Jeremy Shockey caught a touchdown pass in his return from a three-game absence. Devery Henderson and Marques Colston also had touchdown catches, and Lynell Hamilton had a short touchdown run for the Saints.
After its 51-45 overtime win over Green Bay in the wild-card round, Arizona wound up yielding 90 points in the postseason, the most ever allowed in consecutive playoff games in one season.
"It didn't end the way we wanted it to," said quarterback Kurt Warner, who was hoping to lead his team back to the Super Bowl, where it lost to Pittsburgh last year. "It wasn't nearly as competitive as we wanted it to be, but sometimes you have those days. Today was one of those days for us."
It didn't help that starting defensive backs Dominique Rodgers-Cromartie (left knee sprain) and Antrel Rolle (concussion) went out in the first half.
"We played with a depleted secondary today," Cardinals coach Ken Whisenhunt said. "That hurt us."
Arizona's Tim Hightower burst through a huge hole on the first play from scrimmage, cut back left and stunned the crowd into silence with a 70-yard TD run.
But the Cardinals punted twice and missed a long field goal in the first half before heading into halftime down 35-14. Arizona punted twice more in the third quarter, with Bush scoring on the second to make it 45-14.

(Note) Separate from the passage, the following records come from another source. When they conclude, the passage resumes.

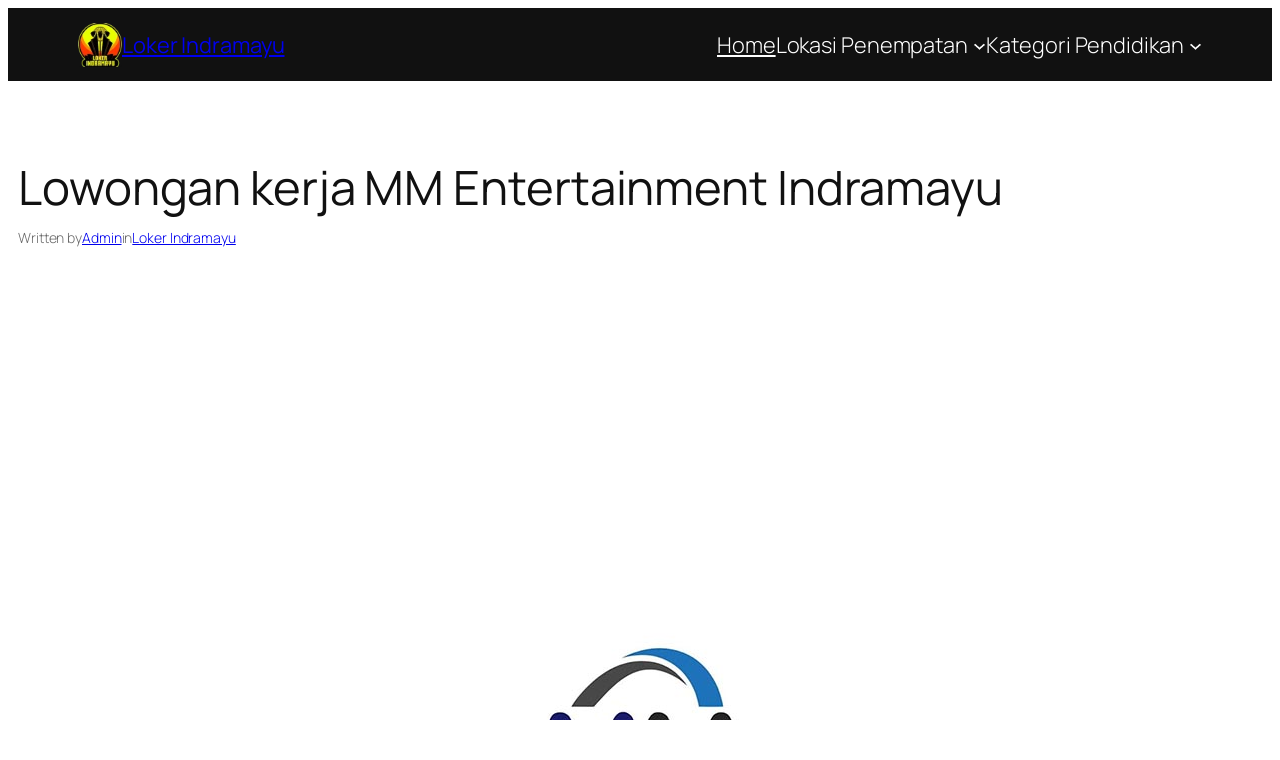

--- FILE ---
content_type: text/html; charset=utf-8
request_url: https://www.google.com/recaptcha/api2/aframe
body_size: 268
content:
<!DOCTYPE HTML><html><head><meta http-equiv="content-type" content="text/html; charset=UTF-8"></head><body><script nonce="7Q0NV8uNcy3qLvYNOtr_jQ">/** Anti-fraud and anti-abuse applications only. See google.com/recaptcha */ try{var clients={'sodar':'https://pagead2.googlesyndication.com/pagead/sodar?'};window.addEventListener("message",function(a){try{if(a.source===window.parent){var b=JSON.parse(a.data);var c=clients[b['id']];if(c){var d=document.createElement('img');d.src=c+b['params']+'&rc='+(localStorage.getItem("rc::a")?sessionStorage.getItem("rc::b"):"");window.document.body.appendChild(d);sessionStorage.setItem("rc::e",parseInt(sessionStorage.getItem("rc::e")||0)+1);localStorage.setItem("rc::h",'1768845259823');}}}catch(b){}});window.parent.postMessage("_grecaptcha_ready", "*");}catch(b){}</script></body></html>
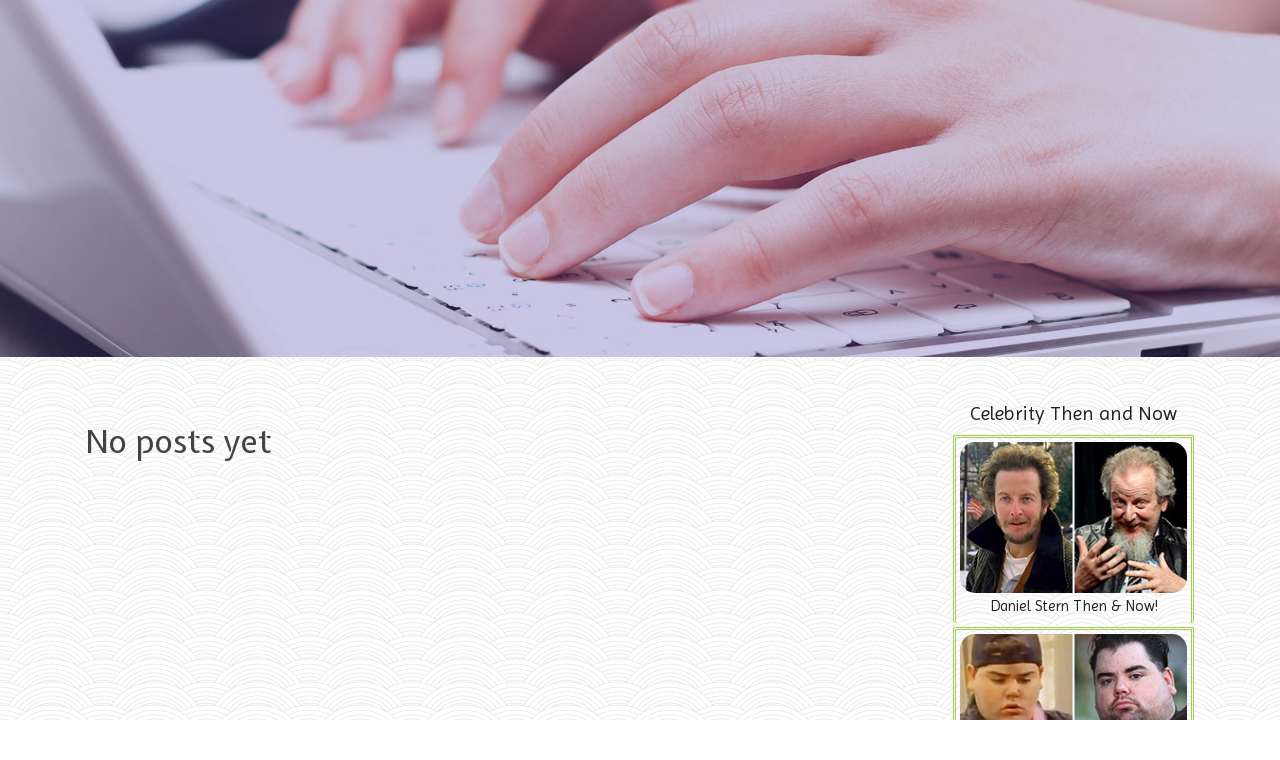

--- FILE ---
content_type: text/html; charset=UTF-8
request_url: https://stephenfwmbr.timeblog.net/
body_size: 2784
content:
<!DOCTYPE html>
<html lang="en-US"><head>
<meta charset="UTF-8">
<meta name="viewport" content="width=device-width, initial-scale=1">
<title>New blog stephenfwmbr.timeblog.net - homepage</title>

<script type="text/javascript" src="https://cdnjs.cloudflare.com/ajax/libs/jquery/3.3.1/jquery.min.js"></script>
<script type="text/javascript" src="https://media.timeblog.net/blog/blog.js"></script>

<link rel="stylesheet" id="screenr-fonts-css" href="https://fonts.googleapis.com/css?family=Open%2BSans%3A400%2C300%2C300italic%2C400italic%2C600%2C600italic%2C700%2C700italic%7CMontserrat%3A400%2C700&amp;subset=latin%2Clatin-ext" type="text/css" media="all">
<link rel="stylesheet" href="https://cdnjs.cloudflare.com/ajax/libs/font-awesome/4.6.3/css/font-awesome.min.css">
<link rel="stylesheet" href="https://cdnjs.cloudflare.com/ajax/libs/twitter-bootstrap/4.0.0-alpha/css/bootstrap.min.css">
<link rel="stylesheet" id="screenr-style-css" href="https://media.timeblog.net/blog/images/style.css" type="text/css" media="all">

<link href="https://media.timeblog.net/favicon.ico" rel="shortcut icon" />

<link rel="canonical" href="https://stephenfwmbr.timeblog.net/" />
<style type="text/css">@media (min-width: 1200px) {.container {max-width:1140px}}  </style>
</head>

<body class="single single-post postid-4 single-format-standard has-site-title has-site-tagline header-layout-fixed">
<div id="page" class="site"> <a class="skip-link screen-reader-text" href="#content">Skip to content</a>
  <header id="masthead" class="site-header" role="banner">
    <div class="container">
      <div class="site-branding">
        <p class="site-title"><a href="/" style="font-size: 14px;">stephenfwmbr.timeblog.net</a></p>
        <p class="site-description">Welcome to our Blog!</p>
      </div>
     
    </div>
  </header>
  <section id="page-header-cover" class="section-slider swiper-slider fixed has-image">
    <div class="swiper-container swiper-container-horizontal" data-autoplay="0" style="top: 0px;">
      <div class="swiper-wrapper">
        <div class="swiper-slide slide-align-center activated swiper-slide-active" style="background-image: url('https://media.timeblog.net/blog/images/img08.jpg'); ">
          <div class="swiper-slide-intro" style="opacity: 1;">
            <div class="swiper-intro-inner" style="padding-top: 13%; padding-bottom: 13%; margin-top: 0px;">
              <h2 class="swiper-slide-heading"></h2>
            </div>
          </div>
          <div class="overlay" style="opacity: 0.45;"></div>
        </div>
      </div>
    </div>
  </section>
  <div id="content" class="site-content">
    <div id="content-inside" class="container right-sidebar">
<div id="primary" class="content-area">
<main id="main" class="site-main" role="main">
  <style>
.single .entry-meta {
	padding-top: 0px;
}
.single .entry-header .entry-title {
    margin-bottom: 0px;
}

.entry-meta {
	border-top: 0px !Important;
}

Bush finished with 84 yards rushing, 24 yards receiving and 109 yards on three punt returns. Colston caught six passes for 83 yards.
"I knew I was going to get a lot of opportunities today to make plays and just be a difference-maker for my team," Bush said. "I just tried to make the most of it every time I had the ball."
New Orleans scored its third TD with 2:31 left in the first quarter when Bush ran left, stopped, started again, danced away from two defenders who fell on each other missing him, then rocketed into the open field for his 46-yard TD.
"He's a guy who can change the game," Payton said.